▶ EXCERPTED PASSAGE
# Charlotte flat surge, now with timeouts during heavy surge with DF



## dryverjohn (Jun 3, 2018)

Last night the normal flat rate surge went from it's usual $3.50 to $10 and I decided that the only way I was going to make any money was to do quick trips. I set my DF for places that were close by. It worked, took a group 1/2 a block and another group 1.5 blocks away. Then I headed home and received a $5 tip on top of the $10 surge and $7.85 fare. Uber ended up losing on all fares and I kept having issues where Uber would say my DF was expiring do you want to stay online or go offline? This was happening within 5 minutes or so of entering the DF. Normally, I can keep DF on until I get a ride, is this another evil change? It was fun getting $9-10 for trips with less than a mile of driving.


----------



## beezlewaxin (Feb 10, 2015)

Do the same thing in the same area when it isn't surging and see if DF kicks you too soon.

If it does, then it's not related to surge. Maybe ask support to explain why it kicks so soon. Dont mention surge.

Does DF still work normally elsewhere? If the same feature works differently in two different places in a reproducable manner, try to get them to troubleshoot it on phone.

Canned responses are to be expected but maybe you'll get lucky and they'll tell you something new..


----------



## dryverjohn (Jun 3, 2018)

▶ INPUT DATA

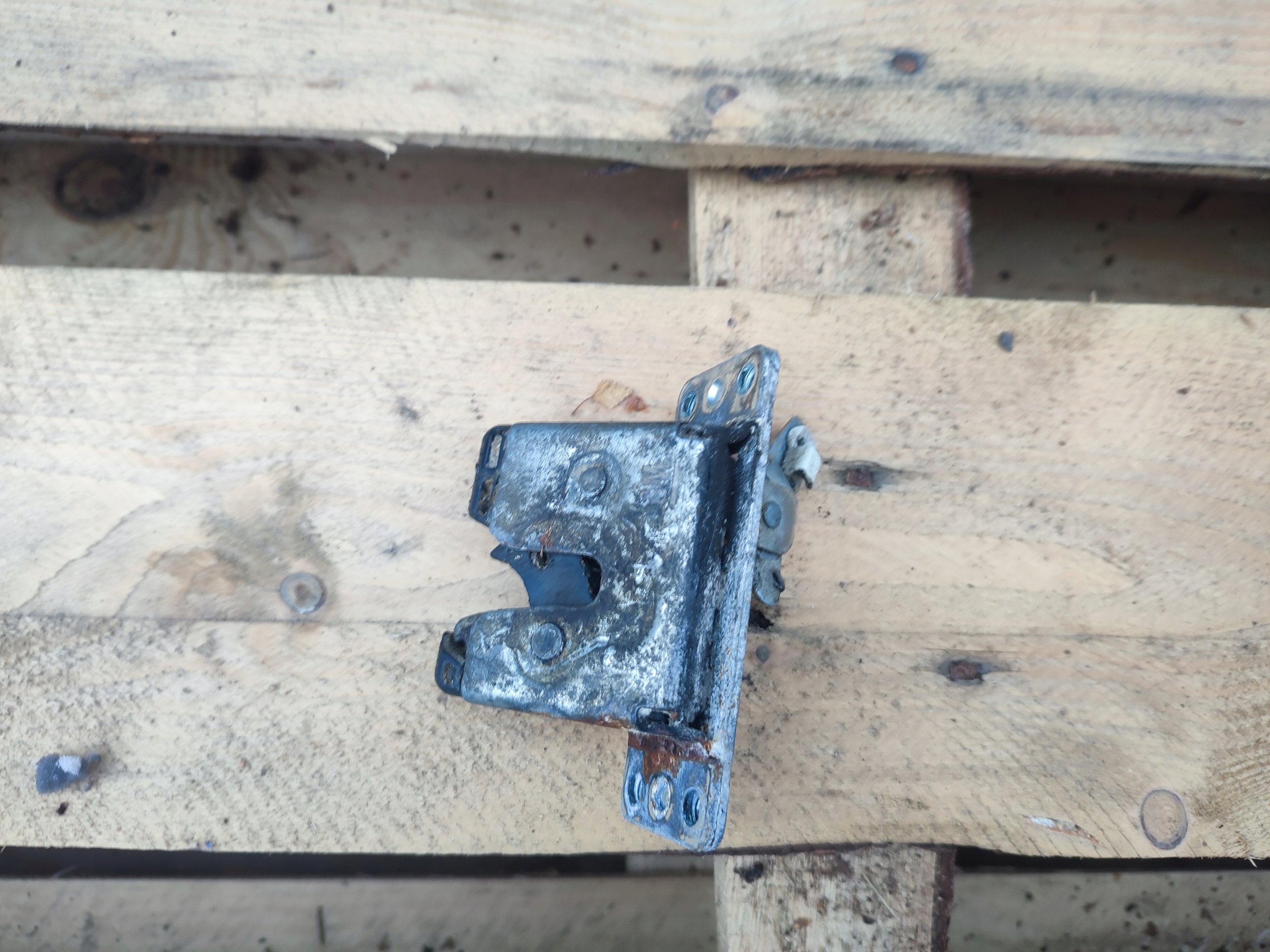 lock bonnet rear part OPEL VIVARO A RENAULT TRAFIC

▶ TASK SET
A. In the Charlotte surge thread, transcribe the part that opens with the words containing "# Charlotte flat" and closes with "(Feb 10, 2015)".
B. Continue the Charlotte surge thread from the point where it stops.

▶ ANSWERS BY TASK
A.
# Charlotte flat surge, now with timeouts during heavy surge with DF



## dryverjohn (Jun 3, 2018)

Last night the normal flat rate surge went from it's usual $3.50 to $10 and I decided that the only way I was going to make any money was to do quick trips. I set my DF for places that were close by. It worked, took a group 1/2 a block and another group 1.5 blocks away. Then I headed home and received a $5 tip on top of the $10 surge and $7.85 fare. Uber ended up losing on all fares and I kept having issues where Uber would say my DF was expiring do you want to stay online or go offline? This was happening within 5 minutes or so of entering the DF. Normally, I can keep DF on until I get a ride, is this another evil change? It was fun getting $9-10 for trips with less than a mile of driving.


----------



## beezlewaxin (Feb 10, 2015)

B.
I caught a surge today and it was an hour later that I received a message that they were going to timeout my DF. It was in a different area, but I was holding onto a surge I caught while delivering food for a local restaurant. Picked a very random DF, but got a hit and had to decline.


----------



## Failed Login (Nov 13, 2017)

I get the popup too, surge or not. or when I've reached or passed by the destination. 

Man, I haven't seen a surge over $3.50 in Charlotte in 6-7 weeks. I'm surprised you found a $10 one. Even at 2am Sunday morning it's been stuck at $3.50. But the wife didn't let me go out this past Saturday night, so I'm not sure how it went.


----------



## dryverjohn (Jun 3, 2018)

I stayed north on sat/sun and was busy the whole time, with longer rides, but missed a surge. $10 is rare and the stars were aligned that night. I watched the uptown area Saturday/Sun and don't think the surge was that good. Probably stayed in that $3.50 range.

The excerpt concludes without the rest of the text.